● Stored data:
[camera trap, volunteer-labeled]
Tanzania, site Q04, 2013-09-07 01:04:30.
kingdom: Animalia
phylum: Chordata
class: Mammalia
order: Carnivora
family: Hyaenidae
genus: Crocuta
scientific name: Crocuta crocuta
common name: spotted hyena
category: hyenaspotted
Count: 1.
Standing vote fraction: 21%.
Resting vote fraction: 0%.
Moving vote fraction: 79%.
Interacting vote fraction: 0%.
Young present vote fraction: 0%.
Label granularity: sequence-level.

● How to complete this task: Look for the word "vote" in the data, then return every line that contains it.

● Response to this exercise:
Standing vote fraction: 21%.
Resting vote fraction: 0%.
Moving vote fraction: 79%.
Interacting vote fraction: 0%.
Young present vote fraction: 0%.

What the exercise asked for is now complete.